Update the records below by changing every "plant on facade" to "climbing plant" and leaving all other text as it is.
———
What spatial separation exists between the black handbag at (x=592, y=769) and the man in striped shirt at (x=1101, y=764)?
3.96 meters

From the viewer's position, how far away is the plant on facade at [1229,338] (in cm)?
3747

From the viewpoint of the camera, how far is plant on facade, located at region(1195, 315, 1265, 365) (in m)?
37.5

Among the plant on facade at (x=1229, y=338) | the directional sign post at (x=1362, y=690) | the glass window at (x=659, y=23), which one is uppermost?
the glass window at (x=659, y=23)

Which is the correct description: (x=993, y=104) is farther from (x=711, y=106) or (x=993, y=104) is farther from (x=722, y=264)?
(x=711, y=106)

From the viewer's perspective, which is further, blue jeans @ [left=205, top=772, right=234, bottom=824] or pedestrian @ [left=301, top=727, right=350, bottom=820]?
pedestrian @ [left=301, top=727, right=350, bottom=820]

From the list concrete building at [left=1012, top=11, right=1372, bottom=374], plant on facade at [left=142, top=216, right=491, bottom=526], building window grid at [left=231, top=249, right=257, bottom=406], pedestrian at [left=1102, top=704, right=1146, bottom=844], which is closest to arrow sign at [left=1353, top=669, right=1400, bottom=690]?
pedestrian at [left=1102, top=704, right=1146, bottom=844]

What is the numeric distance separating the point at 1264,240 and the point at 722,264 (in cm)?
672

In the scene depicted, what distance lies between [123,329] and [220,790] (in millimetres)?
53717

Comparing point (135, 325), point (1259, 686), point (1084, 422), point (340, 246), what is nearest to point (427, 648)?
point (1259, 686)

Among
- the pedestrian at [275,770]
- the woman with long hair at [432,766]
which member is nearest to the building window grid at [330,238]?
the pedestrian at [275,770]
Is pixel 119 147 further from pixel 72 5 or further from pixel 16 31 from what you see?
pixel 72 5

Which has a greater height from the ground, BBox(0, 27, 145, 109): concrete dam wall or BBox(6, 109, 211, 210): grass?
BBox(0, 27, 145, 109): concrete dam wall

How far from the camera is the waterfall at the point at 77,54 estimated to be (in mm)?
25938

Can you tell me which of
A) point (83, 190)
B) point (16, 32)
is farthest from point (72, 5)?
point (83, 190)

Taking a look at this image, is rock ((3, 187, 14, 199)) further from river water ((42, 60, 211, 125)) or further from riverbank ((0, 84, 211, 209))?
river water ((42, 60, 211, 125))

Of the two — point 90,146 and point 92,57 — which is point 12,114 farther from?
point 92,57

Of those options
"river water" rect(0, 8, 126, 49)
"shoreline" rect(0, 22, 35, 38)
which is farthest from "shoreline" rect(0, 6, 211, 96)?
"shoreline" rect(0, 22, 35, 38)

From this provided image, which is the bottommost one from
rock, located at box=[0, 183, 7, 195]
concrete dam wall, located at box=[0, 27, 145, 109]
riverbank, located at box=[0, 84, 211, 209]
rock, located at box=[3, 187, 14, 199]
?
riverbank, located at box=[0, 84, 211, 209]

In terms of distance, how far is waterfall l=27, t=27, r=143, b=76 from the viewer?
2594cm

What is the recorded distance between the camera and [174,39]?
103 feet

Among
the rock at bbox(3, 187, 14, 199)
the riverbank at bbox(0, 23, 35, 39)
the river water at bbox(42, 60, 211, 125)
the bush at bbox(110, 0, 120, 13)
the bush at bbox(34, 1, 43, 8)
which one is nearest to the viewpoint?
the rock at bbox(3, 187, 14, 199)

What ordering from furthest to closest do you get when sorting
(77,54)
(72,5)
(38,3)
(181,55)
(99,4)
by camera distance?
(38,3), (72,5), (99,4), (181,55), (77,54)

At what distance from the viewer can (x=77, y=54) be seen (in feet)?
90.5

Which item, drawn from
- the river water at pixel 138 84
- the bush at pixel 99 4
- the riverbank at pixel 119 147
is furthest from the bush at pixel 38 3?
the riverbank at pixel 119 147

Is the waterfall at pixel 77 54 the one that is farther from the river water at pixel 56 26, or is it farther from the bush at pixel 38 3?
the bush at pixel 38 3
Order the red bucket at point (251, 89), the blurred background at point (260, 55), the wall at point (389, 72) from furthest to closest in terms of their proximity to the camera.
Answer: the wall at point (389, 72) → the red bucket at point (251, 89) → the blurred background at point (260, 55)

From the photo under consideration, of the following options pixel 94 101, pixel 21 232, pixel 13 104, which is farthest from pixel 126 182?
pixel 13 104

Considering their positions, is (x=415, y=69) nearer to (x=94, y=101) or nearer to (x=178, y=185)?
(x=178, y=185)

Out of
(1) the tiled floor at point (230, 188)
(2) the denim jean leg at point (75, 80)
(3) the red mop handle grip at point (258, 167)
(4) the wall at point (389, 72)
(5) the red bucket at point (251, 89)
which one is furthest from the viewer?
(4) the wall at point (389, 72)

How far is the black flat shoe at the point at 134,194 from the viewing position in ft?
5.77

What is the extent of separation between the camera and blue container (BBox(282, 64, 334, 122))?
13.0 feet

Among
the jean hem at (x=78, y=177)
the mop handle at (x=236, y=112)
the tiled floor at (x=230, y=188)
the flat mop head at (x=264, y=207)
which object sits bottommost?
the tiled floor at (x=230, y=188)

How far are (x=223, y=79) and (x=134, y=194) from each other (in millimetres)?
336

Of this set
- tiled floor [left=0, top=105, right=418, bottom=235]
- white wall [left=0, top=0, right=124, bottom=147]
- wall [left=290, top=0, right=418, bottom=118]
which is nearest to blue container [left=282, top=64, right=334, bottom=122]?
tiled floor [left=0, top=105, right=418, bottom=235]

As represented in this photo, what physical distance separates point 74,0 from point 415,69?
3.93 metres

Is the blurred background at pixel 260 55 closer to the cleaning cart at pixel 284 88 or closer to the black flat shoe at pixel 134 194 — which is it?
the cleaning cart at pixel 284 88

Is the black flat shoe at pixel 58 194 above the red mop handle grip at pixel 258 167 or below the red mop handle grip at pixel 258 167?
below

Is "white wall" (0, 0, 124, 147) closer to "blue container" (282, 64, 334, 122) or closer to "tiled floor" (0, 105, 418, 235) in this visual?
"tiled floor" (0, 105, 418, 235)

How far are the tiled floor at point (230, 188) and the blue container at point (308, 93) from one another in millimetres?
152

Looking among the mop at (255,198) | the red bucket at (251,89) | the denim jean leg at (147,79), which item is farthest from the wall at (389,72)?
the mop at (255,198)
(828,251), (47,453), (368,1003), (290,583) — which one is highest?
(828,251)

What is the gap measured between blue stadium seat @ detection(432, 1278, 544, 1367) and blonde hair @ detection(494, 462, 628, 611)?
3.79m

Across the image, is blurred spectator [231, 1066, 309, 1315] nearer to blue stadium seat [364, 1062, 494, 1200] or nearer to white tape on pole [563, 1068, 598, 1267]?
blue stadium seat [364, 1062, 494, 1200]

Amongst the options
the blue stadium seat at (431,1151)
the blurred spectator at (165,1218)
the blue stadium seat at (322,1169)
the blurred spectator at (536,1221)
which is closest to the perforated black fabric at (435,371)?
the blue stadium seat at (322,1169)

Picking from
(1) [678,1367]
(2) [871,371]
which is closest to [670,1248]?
———
:: WRITTEN RESPONSE ::
What spatial separation exists between the black handbag at (x=592, y=769) and the man in striped shirt at (x=1101, y=764)?
3.96 meters

From the viewer's position, how far away is the climbing plant at [1229,338] (in cm)?
3747

From the viewpoint of the camera, how far is climbing plant, located at region(1195, 315, 1265, 365) (in m)?
37.5

Among the climbing plant at (x=1229, y=338) | the directional sign post at (x=1362, y=690) | the glass window at (x=659, y=23), which one is uppermost?
the glass window at (x=659, y=23)

Which is the correct description: (x=993, y=104) is farther from (x=711, y=106) or (x=993, y=104) is farther from (x=722, y=264)?
(x=711, y=106)

From the viewer's perspective, which is further, blue jeans @ [left=205, top=772, right=234, bottom=824] or pedestrian @ [left=301, top=727, right=350, bottom=820]?
pedestrian @ [left=301, top=727, right=350, bottom=820]

From the list concrete building at [left=1012, top=11, right=1372, bottom=374], climbing plant at [left=142, top=216, right=491, bottom=526], building window grid at [left=231, top=249, right=257, bottom=406], pedestrian at [left=1102, top=704, right=1146, bottom=844], which is closest to arrow sign at [left=1353, top=669, right=1400, bottom=690]?
pedestrian at [left=1102, top=704, right=1146, bottom=844]

What is the numeric distance separating the point at 1264,240 and the point at 722,264 (in cm)?
672

In the scene depicted, what distance lies between [123,329] and [220,790] (in millimetres)?
53717

Comparing point (135, 325), point (1259, 686), point (1084, 422), point (340, 246), what is nearest to point (427, 648)?
point (1259, 686)

Among
- the pedestrian at [275,770]
- the woman with long hair at [432,766]
which member is nearest to the building window grid at [330,238]?
the pedestrian at [275,770]
Is pixel 119 147 further from pixel 72 5 or further from pixel 16 31 from what you see?
pixel 72 5

Which has a greater height from the ground, BBox(0, 27, 145, 109): concrete dam wall or BBox(6, 109, 211, 210): grass?
BBox(0, 27, 145, 109): concrete dam wall

How far from the camera is the waterfall at the point at 77,54 estimated to be (in mm)?
25938

Can you tell me which of
A) point (83, 190)
B) point (16, 32)
is farthest from point (72, 5)?
point (83, 190)

Taking a look at this image, is rock ((3, 187, 14, 199)) further from river water ((42, 60, 211, 125)) or further from riverbank ((0, 84, 211, 209))?
river water ((42, 60, 211, 125))

Of the two — point 90,146 and point 92,57 — which is point 12,114 farther from?
point 92,57

Of those options
"river water" rect(0, 8, 126, 49)
"shoreline" rect(0, 22, 35, 38)
which is farthest from "shoreline" rect(0, 6, 211, 96)?
"shoreline" rect(0, 22, 35, 38)

From this provided image, which is the bottommost one from
rock, located at box=[0, 183, 7, 195]
concrete dam wall, located at box=[0, 27, 145, 109]
riverbank, located at box=[0, 84, 211, 209]
rock, located at box=[3, 187, 14, 199]
?
riverbank, located at box=[0, 84, 211, 209]

In terms of distance, how far is waterfall l=27, t=27, r=143, b=76 from the viewer?
2594cm

What is the recorded distance between the camera and [174,39]?
103 feet

Among
the rock at bbox(3, 187, 14, 199)
the riverbank at bbox(0, 23, 35, 39)
the river water at bbox(42, 60, 211, 125)
the bush at bbox(110, 0, 120, 13)
the bush at bbox(34, 1, 43, 8)
which one is nearest to the viewpoint?
the rock at bbox(3, 187, 14, 199)

What ordering from furthest to closest do you get when sorting
(77,54)
(72,5)
(38,3)
(181,55)
(99,4)
by camera distance?
(38,3), (72,5), (99,4), (181,55), (77,54)

At what distance from the viewer can (x=77, y=54) be seen (in feet)?
90.5

Which item, drawn from
- the river water at pixel 138 84
- the bush at pixel 99 4
- the riverbank at pixel 119 147
is furthest from the bush at pixel 38 3?
the riverbank at pixel 119 147

Is the waterfall at pixel 77 54 the one that is farther from the river water at pixel 56 26, or is it farther from the bush at pixel 38 3?
the bush at pixel 38 3
Order the red bucket at point (251, 89), the blurred background at point (260, 55), the wall at point (389, 72) from furthest to closest in terms of their proximity to the camera.
Answer: the wall at point (389, 72) → the red bucket at point (251, 89) → the blurred background at point (260, 55)

From the photo under consideration, of the following options pixel 94 101, pixel 21 232, pixel 13 104, which is farthest from pixel 126 182?
pixel 13 104

Considering their positions, is (x=415, y=69) nearer to (x=94, y=101) or nearer to (x=178, y=185)?
(x=178, y=185)

Out of
(1) the tiled floor at point (230, 188)
(2) the denim jean leg at point (75, 80)
(3) the red mop handle grip at point (258, 167)
(4) the wall at point (389, 72)
(5) the red bucket at point (251, 89)
which one is furthest from the viewer?
(4) the wall at point (389, 72)

How far is the black flat shoe at the point at 134,194 from the viewing position in ft?
5.77

What is the extent of separation between the camera and blue container (BBox(282, 64, 334, 122))?
13.0 feet

Among
the jean hem at (x=78, y=177)
the mop handle at (x=236, y=112)
the tiled floor at (x=230, y=188)
the flat mop head at (x=264, y=207)
which object sits bottommost?
the tiled floor at (x=230, y=188)

How far are (x=223, y=79) and (x=134, y=194) from each other (in millimetres)?
336

Of this set
- tiled floor [left=0, top=105, right=418, bottom=235]
- white wall [left=0, top=0, right=124, bottom=147]
- wall [left=290, top=0, right=418, bottom=118]
which is nearest to blue container [left=282, top=64, right=334, bottom=122]?
tiled floor [left=0, top=105, right=418, bottom=235]

As represented in this photo, what physical distance separates point 74,0 from point 415,69?
3.93 metres

Is the blurred background at pixel 260 55 closer to the cleaning cart at pixel 284 88 or closer to the black flat shoe at pixel 134 194 — which is it?
the cleaning cart at pixel 284 88

Is the black flat shoe at pixel 58 194 above the red mop handle grip at pixel 258 167 or below the red mop handle grip at pixel 258 167?
below

Is "white wall" (0, 0, 124, 147) closer to "blue container" (282, 64, 334, 122) or closer to "tiled floor" (0, 105, 418, 235) in this visual?
"tiled floor" (0, 105, 418, 235)

How far are the tiled floor at point (230, 188) and the blue container at point (308, 93) from one another in millimetres?
152

Looking among the mop at (255,198) | the red bucket at (251,89) | the denim jean leg at (147,79), which item is farthest from the wall at (389,72)?
the mop at (255,198)
(828,251), (47,453), (368,1003), (290,583) — which one is highest?
(828,251)

What is the gap measured between blue stadium seat @ detection(432, 1278, 544, 1367) and blonde hair @ detection(494, 462, 628, 611)?
3.79m

Across the image, is blurred spectator [231, 1066, 309, 1315] nearer to blue stadium seat [364, 1062, 494, 1200] or nearer to white tape on pole [563, 1068, 598, 1267]?
blue stadium seat [364, 1062, 494, 1200]

Amongst the options
the blue stadium seat at (431,1151)
the blurred spectator at (165,1218)
the blue stadium seat at (322,1169)
the blurred spectator at (536,1221)
which is closest to the perforated black fabric at (435,371)?
the blue stadium seat at (322,1169)

Picking from
(1) [678,1367]
(2) [871,371]
which is closest to [670,1248]?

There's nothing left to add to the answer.